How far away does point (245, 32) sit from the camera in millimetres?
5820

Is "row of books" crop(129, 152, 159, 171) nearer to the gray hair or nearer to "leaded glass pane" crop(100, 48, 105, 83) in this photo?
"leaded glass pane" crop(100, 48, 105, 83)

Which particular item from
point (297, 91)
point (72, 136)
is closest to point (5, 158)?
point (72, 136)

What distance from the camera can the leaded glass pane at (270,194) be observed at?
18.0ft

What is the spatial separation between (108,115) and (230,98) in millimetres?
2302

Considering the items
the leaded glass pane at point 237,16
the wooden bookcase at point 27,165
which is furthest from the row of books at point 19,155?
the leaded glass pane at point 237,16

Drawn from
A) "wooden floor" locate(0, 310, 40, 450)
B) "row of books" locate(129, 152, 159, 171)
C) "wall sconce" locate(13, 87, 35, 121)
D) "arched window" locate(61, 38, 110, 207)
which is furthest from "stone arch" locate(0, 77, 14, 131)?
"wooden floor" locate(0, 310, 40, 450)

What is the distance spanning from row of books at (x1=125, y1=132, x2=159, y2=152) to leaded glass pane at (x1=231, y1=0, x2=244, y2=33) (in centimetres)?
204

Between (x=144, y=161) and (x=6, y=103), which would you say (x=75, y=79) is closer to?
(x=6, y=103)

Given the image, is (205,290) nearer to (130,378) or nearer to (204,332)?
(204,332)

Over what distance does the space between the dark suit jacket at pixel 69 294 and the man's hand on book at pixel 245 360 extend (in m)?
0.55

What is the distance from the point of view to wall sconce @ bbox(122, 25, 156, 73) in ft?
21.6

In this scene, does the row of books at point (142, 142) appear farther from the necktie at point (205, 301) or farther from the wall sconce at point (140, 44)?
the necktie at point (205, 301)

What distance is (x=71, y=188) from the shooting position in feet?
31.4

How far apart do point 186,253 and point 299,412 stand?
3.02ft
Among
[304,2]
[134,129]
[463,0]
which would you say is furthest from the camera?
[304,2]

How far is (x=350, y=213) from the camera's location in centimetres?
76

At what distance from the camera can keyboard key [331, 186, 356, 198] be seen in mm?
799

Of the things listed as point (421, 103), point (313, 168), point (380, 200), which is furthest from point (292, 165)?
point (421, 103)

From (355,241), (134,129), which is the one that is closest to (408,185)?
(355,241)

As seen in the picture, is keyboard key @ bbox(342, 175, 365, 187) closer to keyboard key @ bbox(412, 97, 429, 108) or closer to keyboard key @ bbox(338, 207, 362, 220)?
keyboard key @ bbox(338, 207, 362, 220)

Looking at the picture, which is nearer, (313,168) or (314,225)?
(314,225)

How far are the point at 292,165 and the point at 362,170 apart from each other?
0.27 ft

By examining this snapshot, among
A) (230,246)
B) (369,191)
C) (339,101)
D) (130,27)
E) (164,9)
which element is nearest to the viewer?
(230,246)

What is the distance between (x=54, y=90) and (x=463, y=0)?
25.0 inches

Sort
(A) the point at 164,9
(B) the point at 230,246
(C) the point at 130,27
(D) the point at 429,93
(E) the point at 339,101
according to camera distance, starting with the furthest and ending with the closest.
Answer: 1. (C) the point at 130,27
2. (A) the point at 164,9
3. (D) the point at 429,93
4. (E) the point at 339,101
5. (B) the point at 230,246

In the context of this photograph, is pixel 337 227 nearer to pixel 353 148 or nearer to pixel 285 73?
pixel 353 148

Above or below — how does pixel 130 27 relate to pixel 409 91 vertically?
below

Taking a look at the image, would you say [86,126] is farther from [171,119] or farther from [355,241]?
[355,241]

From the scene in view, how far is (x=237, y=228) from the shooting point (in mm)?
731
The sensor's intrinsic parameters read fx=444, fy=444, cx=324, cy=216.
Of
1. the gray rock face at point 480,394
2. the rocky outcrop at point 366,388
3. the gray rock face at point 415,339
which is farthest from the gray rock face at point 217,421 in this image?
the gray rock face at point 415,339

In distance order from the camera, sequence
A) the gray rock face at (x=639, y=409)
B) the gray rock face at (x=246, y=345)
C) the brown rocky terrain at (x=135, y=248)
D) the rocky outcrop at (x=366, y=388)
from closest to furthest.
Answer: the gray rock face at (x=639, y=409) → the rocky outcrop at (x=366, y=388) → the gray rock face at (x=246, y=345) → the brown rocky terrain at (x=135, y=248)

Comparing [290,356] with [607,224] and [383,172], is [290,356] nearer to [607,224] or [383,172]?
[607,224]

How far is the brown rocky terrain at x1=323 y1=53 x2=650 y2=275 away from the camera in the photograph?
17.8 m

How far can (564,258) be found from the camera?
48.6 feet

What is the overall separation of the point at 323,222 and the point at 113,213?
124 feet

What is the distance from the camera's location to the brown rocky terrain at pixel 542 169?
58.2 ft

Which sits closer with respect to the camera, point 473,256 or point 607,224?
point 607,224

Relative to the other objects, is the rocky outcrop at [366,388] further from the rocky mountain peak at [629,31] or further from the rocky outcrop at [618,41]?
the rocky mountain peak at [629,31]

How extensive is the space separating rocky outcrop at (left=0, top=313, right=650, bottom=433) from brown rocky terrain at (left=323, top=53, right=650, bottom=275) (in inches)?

──────────

_Written instruction:_
Copy out everything from the line containing "What is the distance from the camera's" down to the last line of the material above, reproducing each line word for word.

_Solved problem:_
What is the distance from the camera's location to the brown rocky terrain at pixel 542 169?
58.2 ft

Which sits closer with respect to the camera, point 473,256 or point 607,224?
point 607,224

Relative to the other objects, is the rocky outcrop at [366,388] further from the rocky mountain peak at [629,31] or further from the rocky outcrop at [618,41]?
the rocky mountain peak at [629,31]

How extensive is the space separating rocky outcrop at (left=0, top=313, right=650, bottom=433) from brown rocky terrain at (left=323, top=53, right=650, bottom=275) (in inches)?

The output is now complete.